ASOCIACIÓN

Apoloybaco, organiza una visita enoturística a Sanlúcar de Barrameda.

El enoturismo es esencialmente la práctica del turismo basado en la riqueza vitivinícola de una determina zona geográfica. Sin duda alguna un tipo de turismo cultural y activo, pues está vinculado a conocer también el entorno de esa zona vitivinícola, sus pueblos, sus gentes, su historia, sus monumentos, sus parajes naturales y como no el maridaje de sus vinos con la gastronomía del lugar.

Pues bien esto es lo que hizo el pasado 14 de marzo de 2012, un grupo de socios de Apoloybaco: Una visita enoturística a la hermosa ciudad de Sanlúcar de Barrameda (Cádiz).

De la unión “carnal” entre el río Guadalquivir y la mar “océana”, que se produce en Sanlúcar de Barrameda, nace la Manzanilla, el vino por excelencia de esta singular villa, aunque no el único. En sus Bodegas es acunado y criado hasta que alcanza la madurez suficiente para ser uno de los mejores vinos del Mundo.

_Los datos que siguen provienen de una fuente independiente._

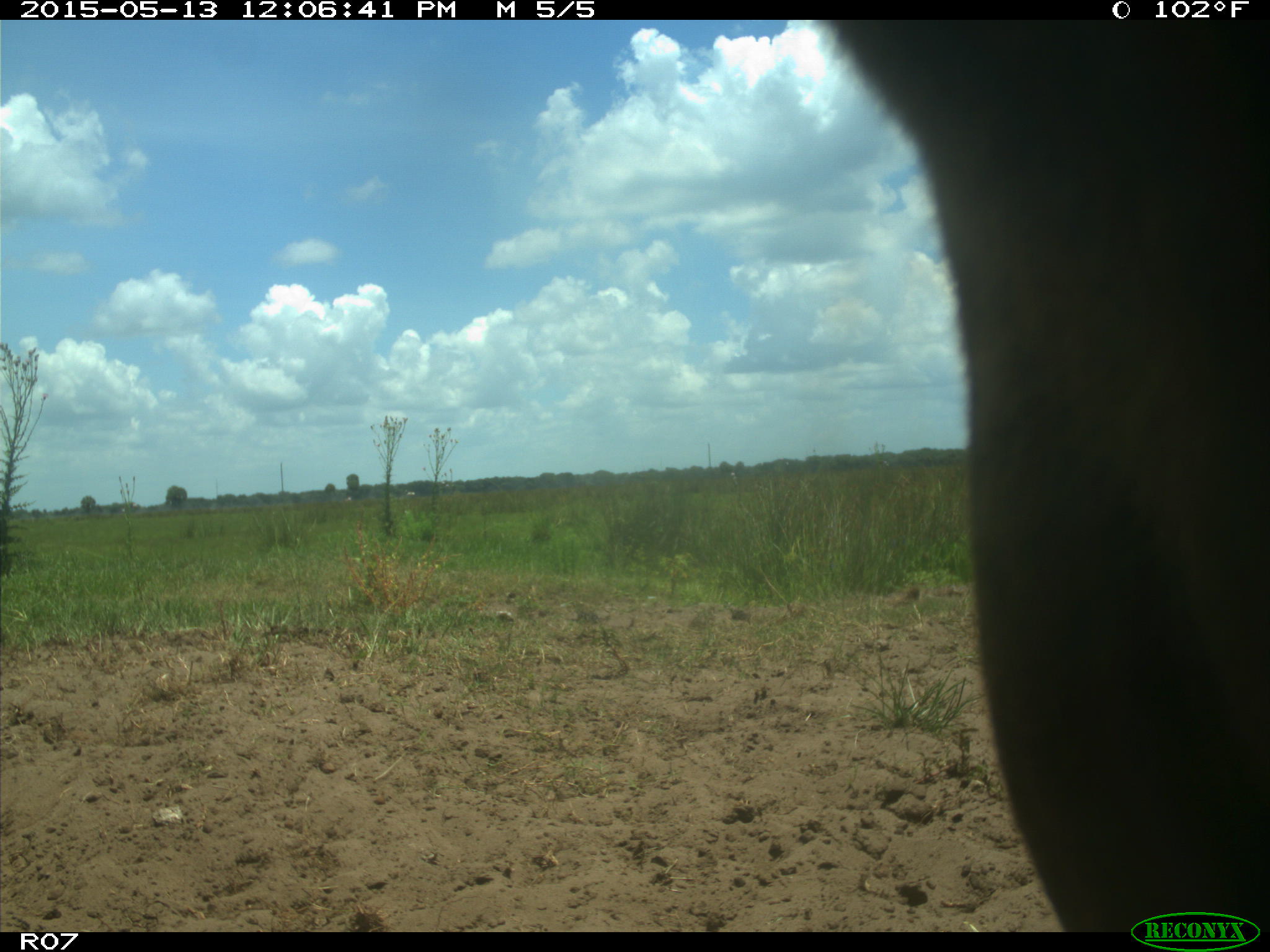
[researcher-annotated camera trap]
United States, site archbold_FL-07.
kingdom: Animalia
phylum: Chordata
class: Mammalia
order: Artiodactyla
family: Bovidae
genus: Bos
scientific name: Bos taurus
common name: domestic cow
Bos taurus (domestic cow).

Gracias a la dedicación, buenos consejos y hospitalidad de Antonio Reyes concejal de Turismo de Sanlúcar y a la explicaciones con todo lujo de detalles de Eva Buzón directora general de la empresa “Sanlúcar descúbrela”, nuestra visita fue amena y muy completa, fue cultural, enológica y gastronómica.

 

El Concejal de turismo, Antonio Reyes en el centro de la foto, recibe a la expedición a su llegada a Sanlúcar. Eva Mª Buzón la guía turística de la empresa “Sanlúcar… descúbrela” comienza sus explicaciones en la plaza del Cabildo.
Fueron varios los monumentos y lugares de interés que se visitaron, está es la entrada a la plaza de abastos de Sanlúcar. Antonio Reyes, también hizó de anfitrión, en esta ocasión explicando las particularidades de la plaza de abastos y la calidad y frescura de sus productos.
En la Cuesta de Belén se ecuentran estas arcadas labradas en piedra denominadas Las Covachas de finales del siglo XV. En el interior del Palacio de Orleans construido entre 1860 y 1870. En la actualidad es la sede del ayuntamiento de Sanlúcar.
Entrada al Castillo de Santiago, fortaleza construida en el siglo XV. A la salida del Palacio de Medina Sidonia, que comenzó su construcción en el año 1419.
¡Por fin la Bodega!. En esta ocasión la bodega de Herederos de Argüeso. Fundadas en 1822 por D. León de Argüeso y Argüeso. Todo comenzó con la adquisición por parte de D.León de unas viejas soleras y la bodega “San José” en el callejón de Santo Domingo.
Eva Buzón, fue también la encargada de explicarnos las características de la bodega, que cuenta en la actualidad con unos veinte cañones de bodegas, que se extienden en casi dos manzanas sobre 13.500 metros cuadrados. Las bodegas pertenecen a distintas épocas y estilos, aunque la mayoría son del siglo XIX. Destacan los espacios que se han  conservado del antiguo convento como son las naves “El Refectorio” y “La Sacristía”.
Desde la izquierda: Manuel Vela, José M. Mora, Vicente Sanchis, Juan M. Fernández, Eugenio Noguerol, Gregorio Mora, Rafael Gacía, Juan M. de la Fuente, José C. Rodríguez. Falta el que hizó la foto Antonio García, para sus amigos “El Robi”. De sus vinos generosos; San León Reserva familiar es una manzanilla pasada de un extraordinario bouquet. Otra de sus manzanillas destacadas son las Medallas de Argüeso. Y su amontillado Viejo (VORS), es una auténtica joya enológica.
Gastronomía y vino, en Sanlúcar es algo superlativo: Tortillitas de camarones del bar Barbiana. Ah! en el centro de la foto Antonio García. En Casa Balbino; papás aliñas y manzanilla, bueno algunos se pasaron a la cervecita. Nadie puede decir que no fue una jornada eno – gastronómico – cultural.